Just a quick note to inform websrv01 users that I have upgraded both Apache and PHP on websrv01 this afternoon. This server is now running PHP 5.2.12, and previous pdo_mysql issues should now be resolved. Our next PHP upgrade (likely the end of February) will be into the PHP 5.3 branch, so please ensure any PHP applications you may be running are ready for this.
Update: 9:29AM EST
Dell has successfully completed the maintenance work and replaced the failed hard drive on websrv01. All services are currently online; however, the server will be a little slow until it fully syncs the newly installed hard drive with its mirrored drive.
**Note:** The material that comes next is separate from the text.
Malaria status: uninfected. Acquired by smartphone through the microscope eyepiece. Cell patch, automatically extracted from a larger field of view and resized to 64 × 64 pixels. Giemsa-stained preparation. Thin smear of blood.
We expect that this will take another few hours to complete. If you have any trouble, please let me know.
Original Post: Oct 27 @ 8:02PM EST
I confirmed earlier today with Dell that a service technician will be on-site in our Montreal data centre on Thursday, October 29th at 8:00AM EST to replace the failed hard drive on websrv01. While this maintenance is taking place, all services on the server will be unavailable. We expect that the downtime will no longer than 1 hour; however, your patience as we replace the failed hardware is appreciated.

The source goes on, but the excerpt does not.